Once configured the entire system is managed via the "Dashboard" on the PepWave (see image to right). In the Dashboard you use "drag and drop" to configure the hierarchy of WAN settings. If you place the WiFi Ranger in the top priority and connect you can then configure the WiFiRanger via it's Dashboard to look for various WiFi as WAN active sites.

In theory much of this could be done using the WiFiRanger control panel with the PepWave LAN port plugged into the WiFiRanger WAN port. However, based on my testing while the WiFiRanger will fail up and down through various WiFi sources, it will only fail down to a external WAN connection but not "fail up" from that external WAN connection when an internal WiFi as WAN source becomes available.

Based on my testing to date the PepWave will "fail up and down" though all four WAN sources available.

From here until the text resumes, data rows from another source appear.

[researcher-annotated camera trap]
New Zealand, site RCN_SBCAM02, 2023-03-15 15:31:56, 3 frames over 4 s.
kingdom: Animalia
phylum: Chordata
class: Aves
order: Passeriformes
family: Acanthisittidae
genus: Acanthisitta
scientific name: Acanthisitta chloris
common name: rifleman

What this all means is that if you are connected to a WiFi as WAN source that becomes unavailable, the PepWave will fail over to the LTE-A source then "fail up" to the WiFi as WAN source when it becomes available.

So that is the system. I am sure some rookies have their head spinning with all this. It took me a long time to find all the corners of this project.

Someday soon this will all be out of date when SpaceX starts launching satellites for the Starlink System. Between now and then the next better system will hopefully be TMobile implementation of the 600 mHz, Channel 71 band for cellular communication. The more I read about Verizon 5G the more it looks like this will be a very high speed solution for urban areas but will likely not work well in the country.